Pandas vs SQL

After going through the Data Scientist path, it seems like Pandas and SQL can do almost the same things. At what place would you want to use SQL instead of Pandas and vice-versa?

EDIT: Is it always better to store data on our local machine as a sql file rather than as a csv file?

1 Like

I guess it depends on what you’re trying to do with the data & what your end goals are. You could use either I guess…whatever you’re comfortable with. For the most part you can perform the same tasks with both. I think Pandas is a little cleaner or, easier. (but that’s just my .02).
SQL is part of an entire RDBMS universe though. Pandas is a powerful (free) Python library (as you already know).

You would connect to a SQL server and work with the tables that way. You wouldn’t store the DBs & tables on your machine b/c most of them would be too large. Storing data is dependent upon how much space you have on your machine too (for personal projects you can store csv files on GitHub or Google Drive). For businesses, it’s easier for data (structured and unstructured) to be stored in a cloud data warehouse or data lake.
There’s tons of articles out there about data warehouses vs. data lakes too.

There’s also lots out there about Pandas vs. SQL. It’s a fun topic (IMO).

I like this one sql vs. pandas. and this one.
I really like this article as well.

This is neat, dataframe_sql might be worth looking into.https://github.com/zbrookle/dataframe_sql

4 Likes

That last link is the best one where you say “you really like”.
After reading all three, so far, without considering which language is more comfortable, the real technical difference for using either seems to be the source of the data and where you will be carrying out your computational operations.
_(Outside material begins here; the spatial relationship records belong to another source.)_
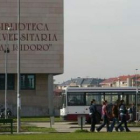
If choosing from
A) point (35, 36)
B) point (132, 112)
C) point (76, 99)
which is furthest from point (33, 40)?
point (132, 112)

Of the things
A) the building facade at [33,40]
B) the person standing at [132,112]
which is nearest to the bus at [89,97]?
the person standing at [132,112]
You can also connect to a sql server with Python. I do it in my Colab notebooks using SQLAlchemy and the db driver Psycopg2
https://www.sqlalchemy.org

1 Like

Hello! It really depends on the end goal. If you’re trying tp use the data for a predictive model, may be better to do most of the aggregations in Pandas so that you can minimize the back-and-forth navigation between SQL and Python, and just have one base data model for all future analysis (that you would also do in Python).
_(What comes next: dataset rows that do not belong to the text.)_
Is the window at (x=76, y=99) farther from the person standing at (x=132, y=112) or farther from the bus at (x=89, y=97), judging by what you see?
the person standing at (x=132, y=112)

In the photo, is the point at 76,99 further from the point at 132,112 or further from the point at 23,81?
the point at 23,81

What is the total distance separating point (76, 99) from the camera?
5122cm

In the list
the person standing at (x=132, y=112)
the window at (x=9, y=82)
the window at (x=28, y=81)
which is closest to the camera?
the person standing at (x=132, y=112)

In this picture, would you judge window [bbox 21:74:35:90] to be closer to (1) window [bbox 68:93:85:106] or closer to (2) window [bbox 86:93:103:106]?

If it’s for a one-off analysis using descriptive stats, I find SQL to be incredible easy: you can use their built-in window, avg, max, min function etc and then ship it in whatever format you prefer. Additionally, if you’re trying to build a dashboard, it’ll be better to do the aggregations in SQL and then import that in your Tableau/Looker etc. Depending on your use case, I can give you a more specific answer!

1 Like